To whatever extent it's true that (1) humans are capable of producing superhumanly intelligent AIs and (2) superhumanly intelligent AIs are likely to have or acquire vastly superhuman power and (3) even conditional on being able to make the superhuman AIs, making them so that they don't use that power in ways we'd consider catastrophic is a Very Hard Problem (and I think it's fair to say that (1-3), or at least their possibility, is pretty central to the LW community's thinking on this), a permissively libertarian position on possibly-superhuman AI development seems uncomfortably close to a permissively libertarian position on, say, nuclear bombs.

Whether (1-3) are right, and whether a "council of elders" is the best solution if they are, are debatable. But I don't think it should be even slightly controversial that conditional on (1-3) it's unconscionably dangerous to say "everyone should try to make their own superhuman AI and no one should try to stop them, because Freedom".

■ **Task data**
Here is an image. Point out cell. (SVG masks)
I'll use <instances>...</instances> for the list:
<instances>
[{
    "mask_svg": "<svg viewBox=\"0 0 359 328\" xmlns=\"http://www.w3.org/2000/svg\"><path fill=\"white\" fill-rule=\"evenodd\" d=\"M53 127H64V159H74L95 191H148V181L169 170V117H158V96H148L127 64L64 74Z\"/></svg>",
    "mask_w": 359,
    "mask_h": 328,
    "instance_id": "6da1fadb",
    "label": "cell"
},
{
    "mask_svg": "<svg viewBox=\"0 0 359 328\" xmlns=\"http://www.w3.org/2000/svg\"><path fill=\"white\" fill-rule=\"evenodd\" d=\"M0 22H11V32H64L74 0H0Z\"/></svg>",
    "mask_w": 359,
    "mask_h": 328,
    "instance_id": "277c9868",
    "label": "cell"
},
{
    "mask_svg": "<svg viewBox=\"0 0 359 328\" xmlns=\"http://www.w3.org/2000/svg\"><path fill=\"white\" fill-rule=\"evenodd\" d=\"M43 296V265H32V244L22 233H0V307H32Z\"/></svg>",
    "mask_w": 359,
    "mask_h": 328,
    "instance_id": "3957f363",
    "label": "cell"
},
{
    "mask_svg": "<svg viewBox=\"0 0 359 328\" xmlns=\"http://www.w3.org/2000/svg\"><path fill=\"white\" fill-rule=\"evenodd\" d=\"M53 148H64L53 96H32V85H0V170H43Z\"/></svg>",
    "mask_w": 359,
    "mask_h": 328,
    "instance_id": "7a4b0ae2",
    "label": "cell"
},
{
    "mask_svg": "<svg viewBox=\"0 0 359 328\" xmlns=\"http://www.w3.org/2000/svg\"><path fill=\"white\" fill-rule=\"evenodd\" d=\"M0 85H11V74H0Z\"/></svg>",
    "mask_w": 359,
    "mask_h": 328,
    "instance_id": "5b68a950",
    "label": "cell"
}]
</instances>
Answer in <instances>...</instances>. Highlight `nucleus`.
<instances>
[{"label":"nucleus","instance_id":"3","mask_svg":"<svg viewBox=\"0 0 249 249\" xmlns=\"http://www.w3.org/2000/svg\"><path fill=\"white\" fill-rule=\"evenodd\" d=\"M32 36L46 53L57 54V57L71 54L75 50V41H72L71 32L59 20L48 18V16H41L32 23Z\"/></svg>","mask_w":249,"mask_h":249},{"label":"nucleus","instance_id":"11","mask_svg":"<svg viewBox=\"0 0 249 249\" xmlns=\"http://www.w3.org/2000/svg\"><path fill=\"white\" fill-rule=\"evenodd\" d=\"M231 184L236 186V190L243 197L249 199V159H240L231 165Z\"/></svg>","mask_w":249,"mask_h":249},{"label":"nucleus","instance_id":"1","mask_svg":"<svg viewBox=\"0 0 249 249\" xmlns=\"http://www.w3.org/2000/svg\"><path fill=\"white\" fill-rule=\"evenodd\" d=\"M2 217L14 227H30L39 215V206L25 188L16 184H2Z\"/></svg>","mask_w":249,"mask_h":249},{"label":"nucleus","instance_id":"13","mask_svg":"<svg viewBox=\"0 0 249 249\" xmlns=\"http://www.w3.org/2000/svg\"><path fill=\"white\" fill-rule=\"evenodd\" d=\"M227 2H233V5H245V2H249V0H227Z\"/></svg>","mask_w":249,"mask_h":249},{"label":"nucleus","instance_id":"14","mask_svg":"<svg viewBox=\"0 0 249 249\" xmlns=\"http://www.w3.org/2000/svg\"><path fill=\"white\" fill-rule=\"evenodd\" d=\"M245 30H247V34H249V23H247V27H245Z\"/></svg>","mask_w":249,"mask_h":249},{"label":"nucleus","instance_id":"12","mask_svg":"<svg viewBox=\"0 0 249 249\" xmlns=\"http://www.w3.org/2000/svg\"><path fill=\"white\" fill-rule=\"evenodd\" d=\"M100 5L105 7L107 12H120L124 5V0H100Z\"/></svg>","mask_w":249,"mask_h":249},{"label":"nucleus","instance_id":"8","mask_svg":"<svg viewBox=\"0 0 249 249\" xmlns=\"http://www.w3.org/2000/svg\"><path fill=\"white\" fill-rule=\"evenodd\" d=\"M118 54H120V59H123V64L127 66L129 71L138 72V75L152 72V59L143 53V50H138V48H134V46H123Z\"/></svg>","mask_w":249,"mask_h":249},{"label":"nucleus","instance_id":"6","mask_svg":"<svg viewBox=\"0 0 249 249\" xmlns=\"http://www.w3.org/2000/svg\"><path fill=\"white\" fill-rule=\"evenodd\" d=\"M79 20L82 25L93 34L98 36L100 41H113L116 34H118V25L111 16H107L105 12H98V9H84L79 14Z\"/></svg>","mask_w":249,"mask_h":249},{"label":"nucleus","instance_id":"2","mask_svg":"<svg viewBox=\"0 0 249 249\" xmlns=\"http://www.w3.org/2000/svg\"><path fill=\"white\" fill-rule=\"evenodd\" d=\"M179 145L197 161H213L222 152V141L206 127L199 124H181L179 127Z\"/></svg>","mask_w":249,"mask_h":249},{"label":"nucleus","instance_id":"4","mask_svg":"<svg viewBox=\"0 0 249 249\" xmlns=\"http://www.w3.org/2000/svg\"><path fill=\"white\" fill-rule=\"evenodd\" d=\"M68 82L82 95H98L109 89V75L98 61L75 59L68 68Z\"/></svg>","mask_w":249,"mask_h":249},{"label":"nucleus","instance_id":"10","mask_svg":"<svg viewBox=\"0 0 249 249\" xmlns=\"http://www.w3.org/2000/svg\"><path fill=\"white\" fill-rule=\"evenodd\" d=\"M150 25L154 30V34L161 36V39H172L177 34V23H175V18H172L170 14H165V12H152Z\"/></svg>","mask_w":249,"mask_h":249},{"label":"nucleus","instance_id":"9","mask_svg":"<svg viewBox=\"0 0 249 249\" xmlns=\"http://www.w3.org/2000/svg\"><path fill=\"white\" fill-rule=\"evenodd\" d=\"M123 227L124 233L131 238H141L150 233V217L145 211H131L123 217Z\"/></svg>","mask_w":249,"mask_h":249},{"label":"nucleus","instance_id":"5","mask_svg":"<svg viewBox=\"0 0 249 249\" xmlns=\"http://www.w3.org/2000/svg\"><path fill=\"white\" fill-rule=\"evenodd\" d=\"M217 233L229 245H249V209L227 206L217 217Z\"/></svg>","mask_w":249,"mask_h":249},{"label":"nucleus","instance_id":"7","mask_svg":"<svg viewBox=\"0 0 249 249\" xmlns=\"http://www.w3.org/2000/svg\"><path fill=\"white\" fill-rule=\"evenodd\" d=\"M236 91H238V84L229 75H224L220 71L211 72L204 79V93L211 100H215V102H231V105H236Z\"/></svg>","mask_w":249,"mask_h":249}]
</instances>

■ **Tasks and exercises**
1) Revise the essay on superhuman AI, from the words containing "To whatever extent" through "say, nuclear bombs.", so that "nuclear bombs" becomes "chemical weapons".
2) Pull out of the records the lines from the start of the records through the line that contains "127H64V159H74L95 191H148V181L169 170V117H158V96H148L127", repeating them exactly as they stand.
The records bear no relation to the essay on superhuman AI.

■ **Per-task answers**
1)
To whatever extent it's true that (1) humans are capable of producing superhumanly intelligent AIs and (2) superhumanly intelligent AIs are likely to have or acquire vastly superhuman power and (3) even conditional on being able to make the superhuman AIs, making them so that they don't use that power in ways we'd consider catastrophic is a Very Hard Problem (and I think it's fair to say that (1-3), or at least their possibility, is pretty central to the LW community's thinking on this), a permissively libertarian position on possibly-superhuman AI development seems uncomfortably close to a permissively libertarian position on, say, chemical weapons.

2)
Here is an image. Point out cell. (SVG masks)
I'll use <instances>...</instances> for the list:
<instances>
[{
    "mask_svg": "<svg viewBox=\"0 0 359 328\" xmlns=\"http://www.w3.org/2000/svg\"><path fill=\"white\" fill-rule=\"evenodd\" d=\"M53 127H64V159H74L95 191H148V181L169 170V117H158V96H148L127 64L64 74Z\"/></svg>",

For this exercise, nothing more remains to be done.